**Stored data**.
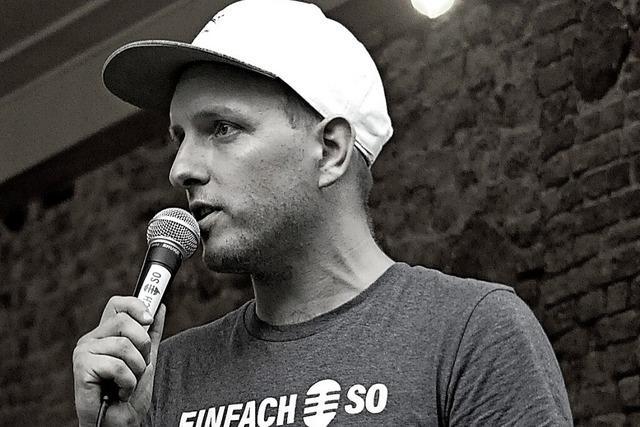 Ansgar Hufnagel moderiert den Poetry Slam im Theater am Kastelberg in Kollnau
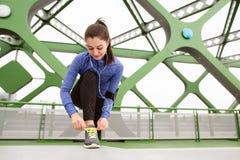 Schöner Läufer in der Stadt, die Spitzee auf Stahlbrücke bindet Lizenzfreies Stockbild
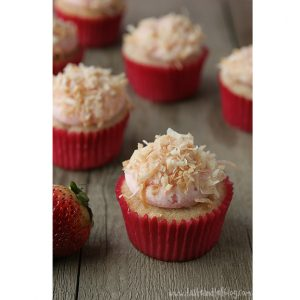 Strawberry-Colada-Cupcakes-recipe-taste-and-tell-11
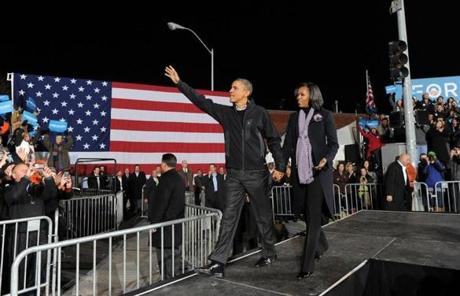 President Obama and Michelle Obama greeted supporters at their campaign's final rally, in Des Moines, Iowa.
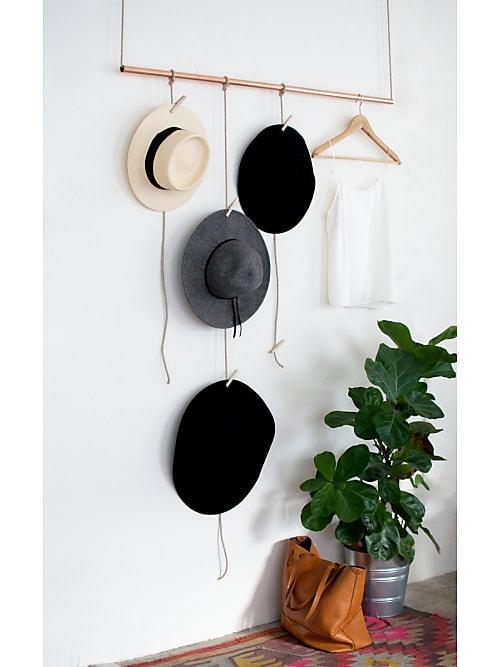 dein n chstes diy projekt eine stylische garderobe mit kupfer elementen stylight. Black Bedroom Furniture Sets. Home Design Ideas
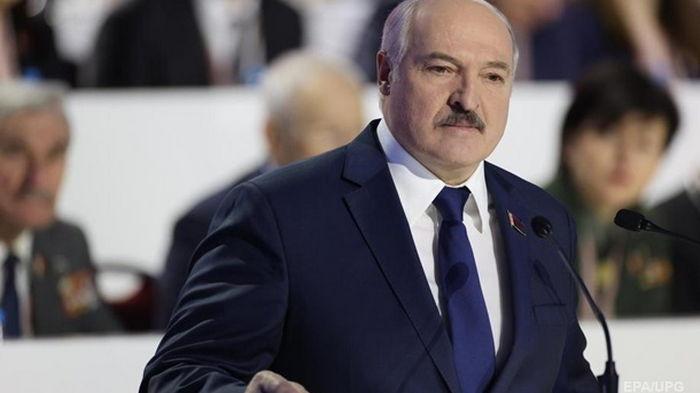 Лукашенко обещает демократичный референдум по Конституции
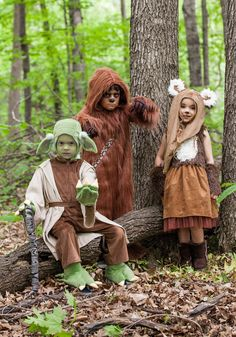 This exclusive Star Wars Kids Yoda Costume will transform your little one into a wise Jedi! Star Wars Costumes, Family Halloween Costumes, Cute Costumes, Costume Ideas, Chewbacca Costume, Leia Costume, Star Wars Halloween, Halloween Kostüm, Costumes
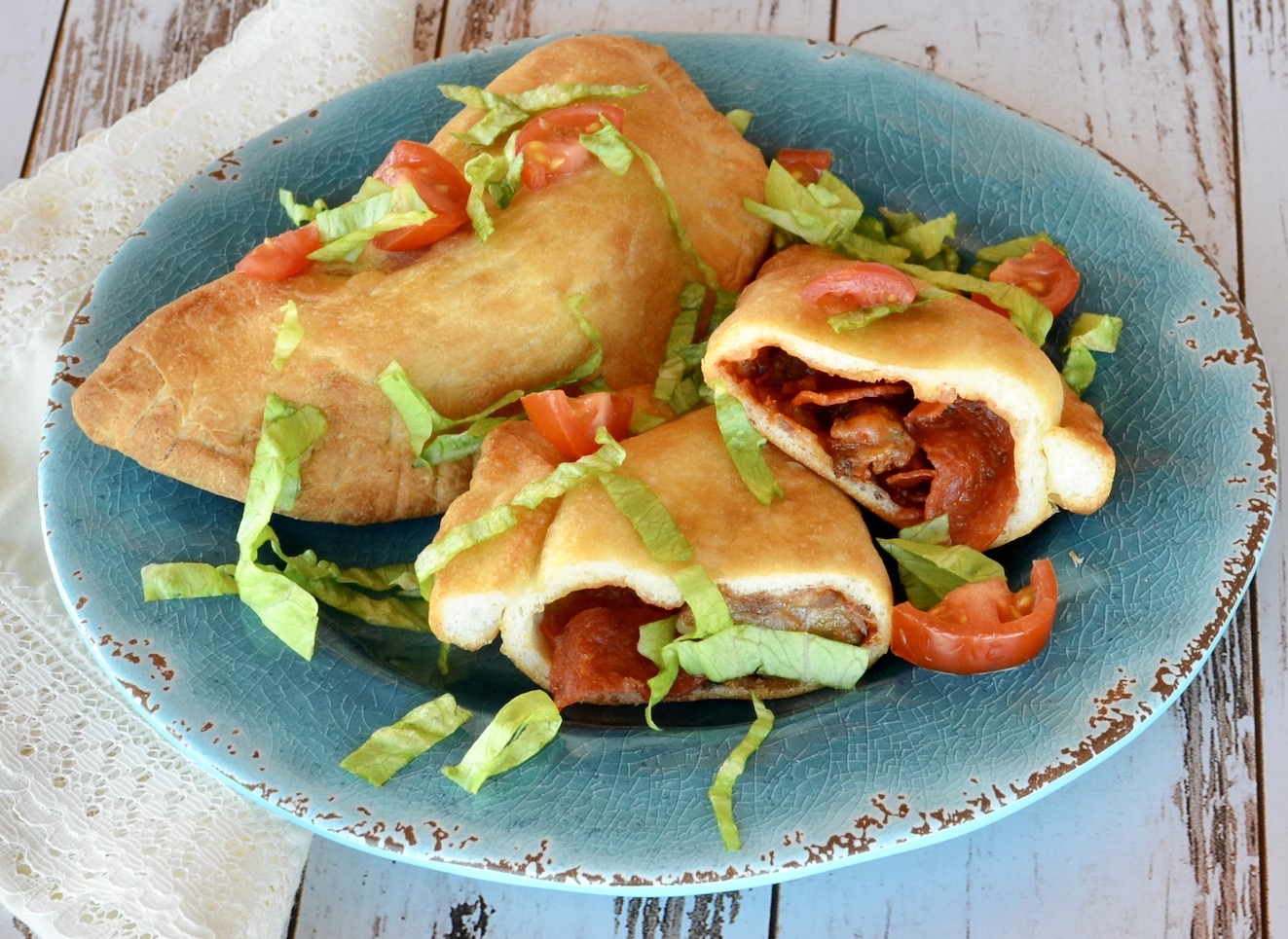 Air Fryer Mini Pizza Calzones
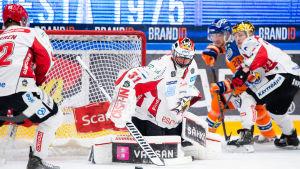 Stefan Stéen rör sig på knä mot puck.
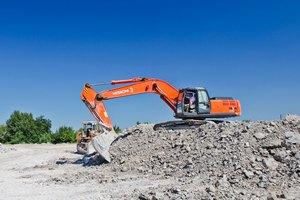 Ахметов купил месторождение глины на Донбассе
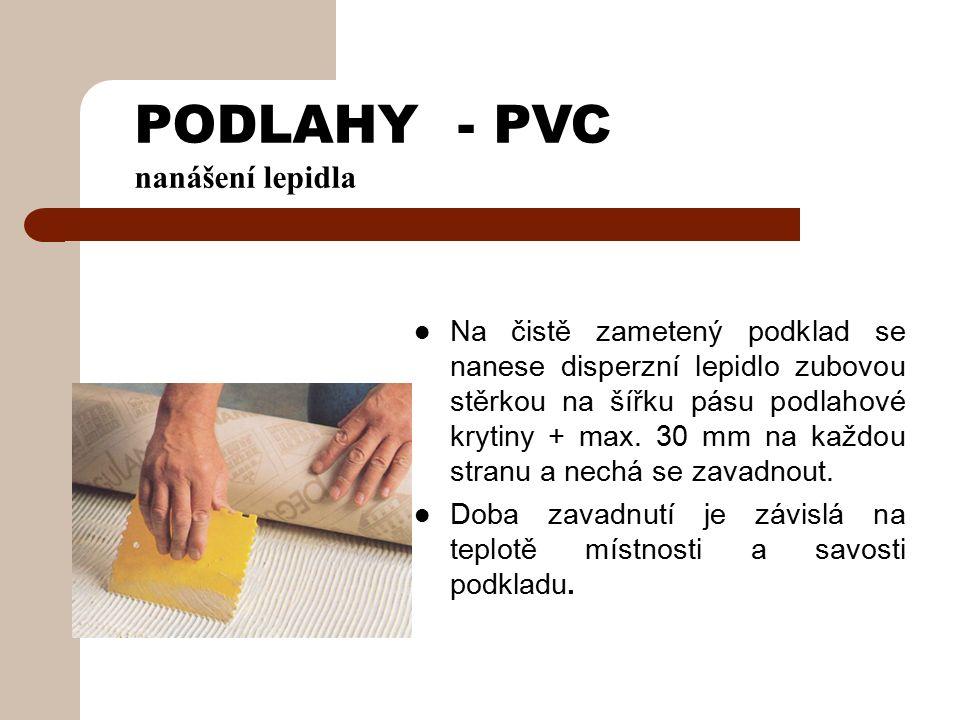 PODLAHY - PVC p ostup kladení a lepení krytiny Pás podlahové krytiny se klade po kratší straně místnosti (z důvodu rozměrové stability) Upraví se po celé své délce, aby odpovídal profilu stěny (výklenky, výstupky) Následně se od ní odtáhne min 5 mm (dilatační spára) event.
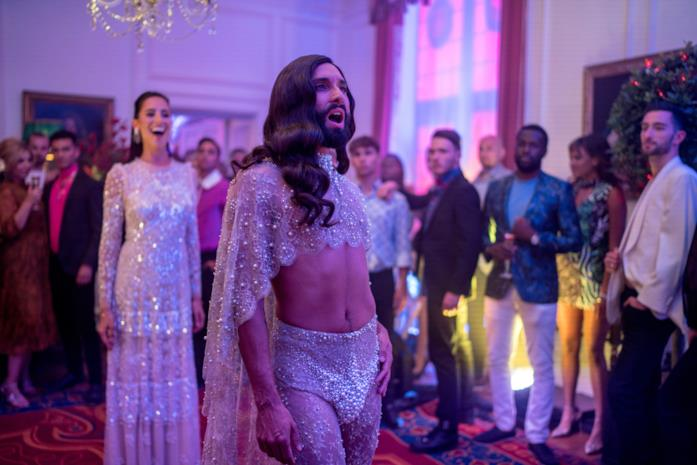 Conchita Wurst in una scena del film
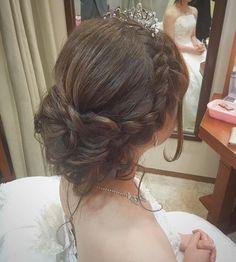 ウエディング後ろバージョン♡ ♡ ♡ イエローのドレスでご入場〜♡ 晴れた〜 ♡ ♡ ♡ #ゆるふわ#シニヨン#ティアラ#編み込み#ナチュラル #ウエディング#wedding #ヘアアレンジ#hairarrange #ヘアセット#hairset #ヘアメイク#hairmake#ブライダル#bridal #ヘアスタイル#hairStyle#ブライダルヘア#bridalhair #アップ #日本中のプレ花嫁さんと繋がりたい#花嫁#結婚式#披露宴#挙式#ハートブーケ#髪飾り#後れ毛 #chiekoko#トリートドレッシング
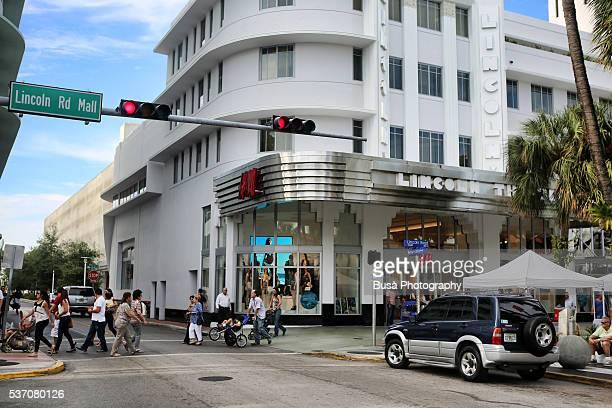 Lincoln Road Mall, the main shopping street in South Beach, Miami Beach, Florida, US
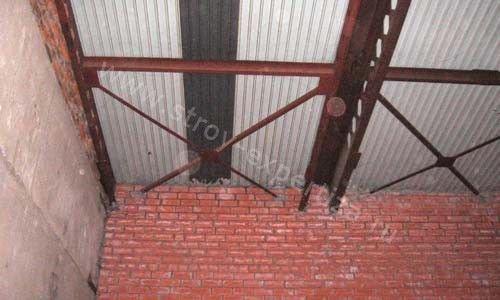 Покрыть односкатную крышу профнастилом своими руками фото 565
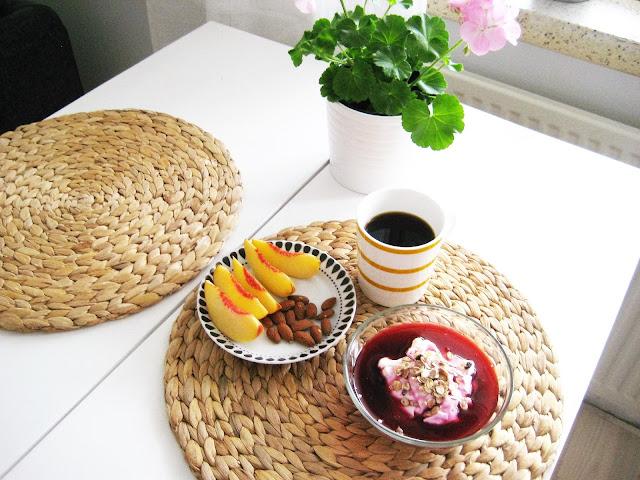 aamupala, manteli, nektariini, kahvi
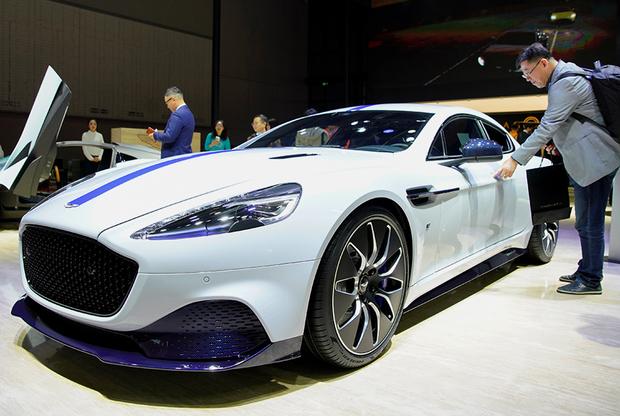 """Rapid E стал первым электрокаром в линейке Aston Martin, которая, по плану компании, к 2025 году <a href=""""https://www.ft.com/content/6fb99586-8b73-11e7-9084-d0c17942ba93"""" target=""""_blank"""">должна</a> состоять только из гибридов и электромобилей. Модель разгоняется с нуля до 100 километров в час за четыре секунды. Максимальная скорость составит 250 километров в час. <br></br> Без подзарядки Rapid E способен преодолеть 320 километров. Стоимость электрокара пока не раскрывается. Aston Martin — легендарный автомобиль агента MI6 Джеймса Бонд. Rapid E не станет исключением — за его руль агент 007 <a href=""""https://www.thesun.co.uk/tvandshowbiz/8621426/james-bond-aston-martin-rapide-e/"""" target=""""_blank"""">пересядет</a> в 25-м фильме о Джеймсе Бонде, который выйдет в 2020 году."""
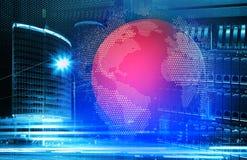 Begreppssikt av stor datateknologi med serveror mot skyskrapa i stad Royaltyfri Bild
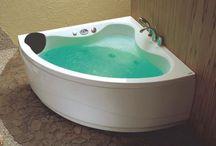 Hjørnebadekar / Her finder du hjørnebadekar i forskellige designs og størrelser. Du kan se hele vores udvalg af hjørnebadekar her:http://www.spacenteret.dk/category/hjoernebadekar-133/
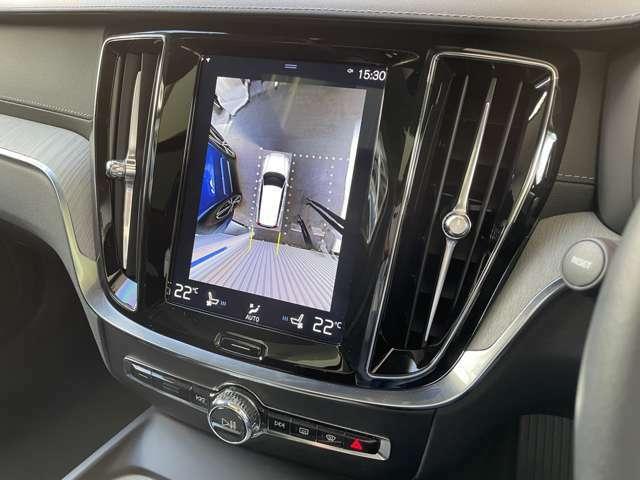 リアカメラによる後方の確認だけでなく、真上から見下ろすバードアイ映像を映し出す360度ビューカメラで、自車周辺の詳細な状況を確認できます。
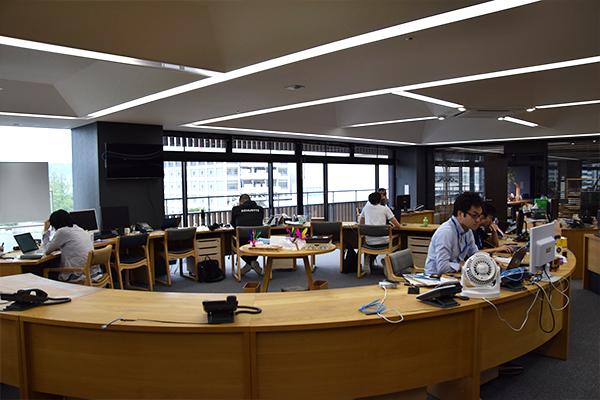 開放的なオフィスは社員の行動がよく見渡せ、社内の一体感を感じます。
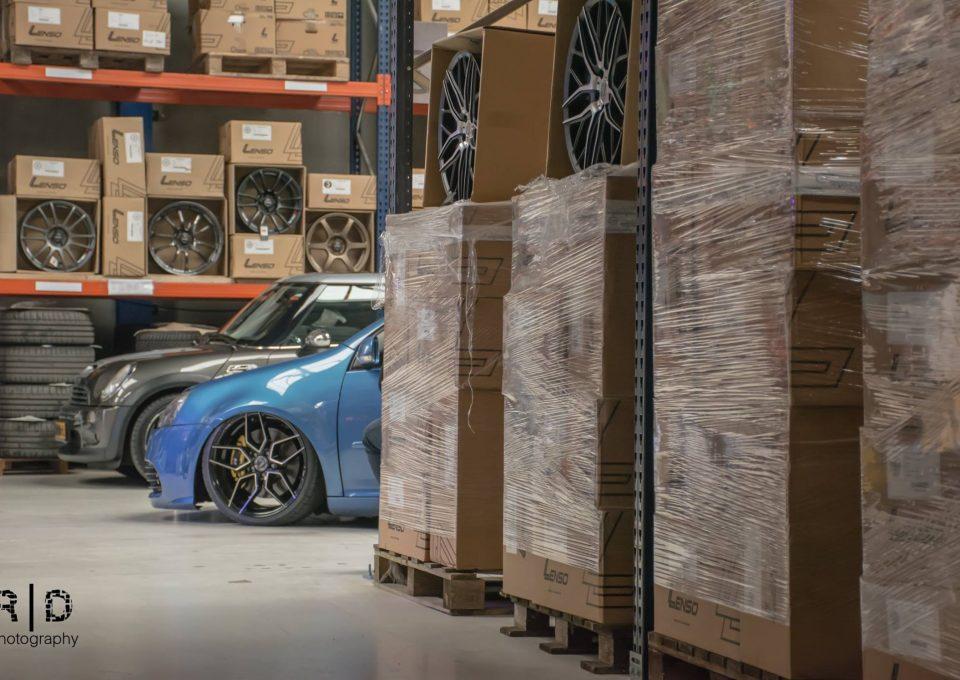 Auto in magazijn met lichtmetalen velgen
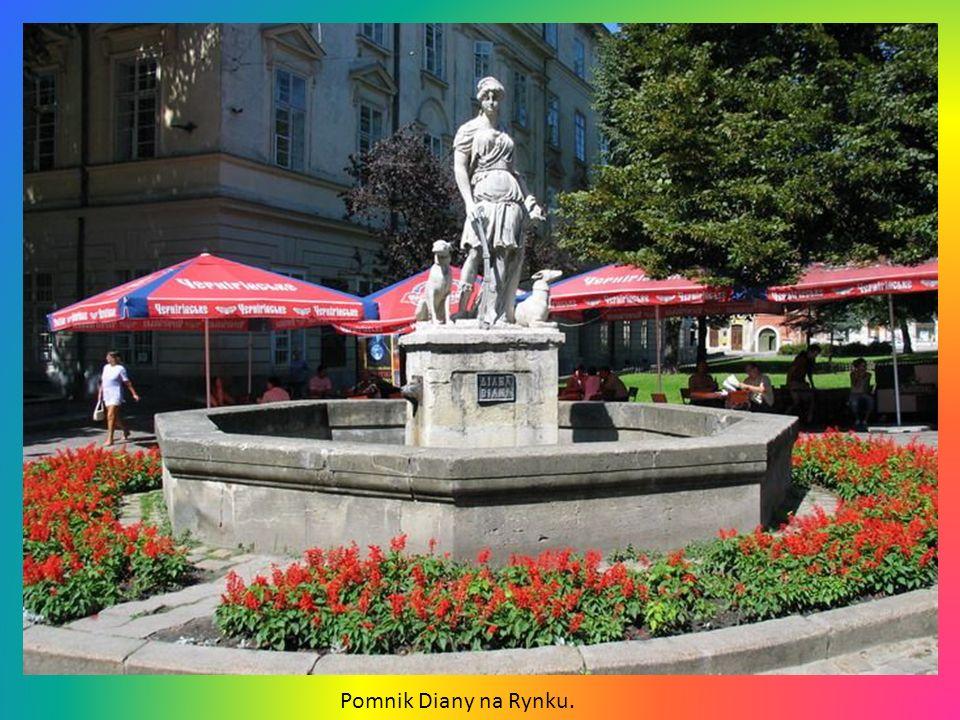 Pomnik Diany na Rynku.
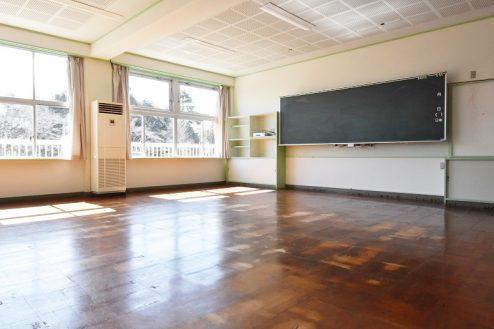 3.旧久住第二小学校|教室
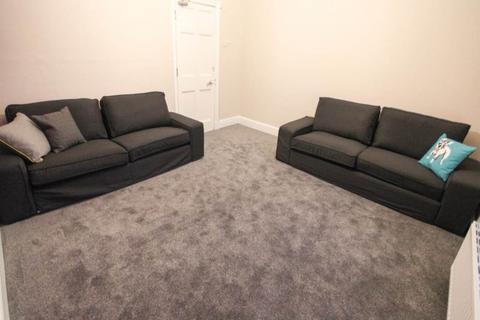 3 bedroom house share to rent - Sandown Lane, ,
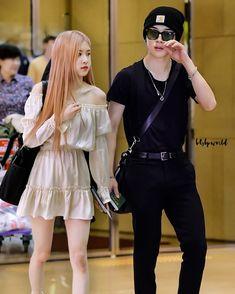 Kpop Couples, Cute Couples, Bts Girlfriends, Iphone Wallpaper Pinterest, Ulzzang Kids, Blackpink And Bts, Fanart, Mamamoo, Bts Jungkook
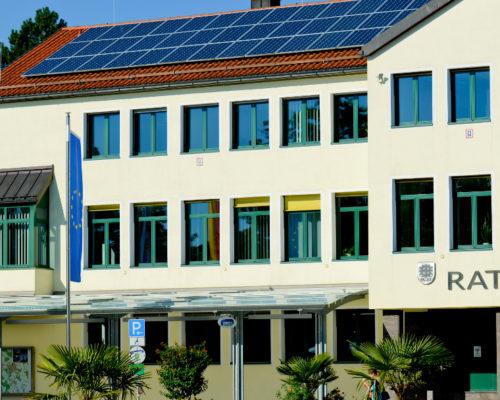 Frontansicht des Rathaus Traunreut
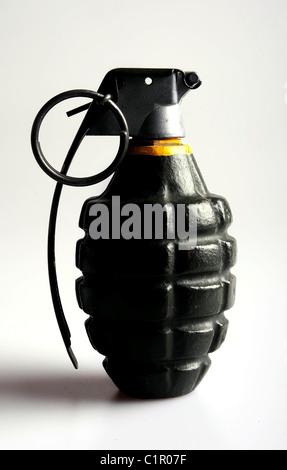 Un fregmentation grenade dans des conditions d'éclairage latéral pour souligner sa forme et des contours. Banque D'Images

**REQUIRED WORK**. Quote word for word only the lines above from the one containing "Conchita Wurst in una scena del film" through the one containing "aamupala, manteli, nektariini, kahvi". Pictures stay out of your copy.

**RESPONSE BOX**.
 Conchita Wurst in una scena del film
 ウエディング後ろバージョン♡ ♡ ♡ イエローのドレスでご入場〜♡ 晴れた〜 ♡ ♡ ♡ #ゆるふわ#シニヨン#ティアラ#編み込み#ナチュラル #ウエディング#wedding #ヘアアレンジ#hairarrange #ヘアセット#hairset #ヘアメイク#hairmake#ブライダル#bridal #ヘアスタイル#hairStyle#ブライダルヘア#bridalhair #アップ #日本中のプレ花嫁さんと繋がりたい#花嫁#結婚式#披露宴#挙式#ハートブーケ#髪飾り#後れ毛 #chiekoko#トリートドレッシング
 Lincoln Road Mall, the main shopping street in South Beach, Miami Beach, Florida, US
 Покрыть односкатную крышу профнастилом своими руками фото 565
 aamupala, manteli, nektariini, kahvi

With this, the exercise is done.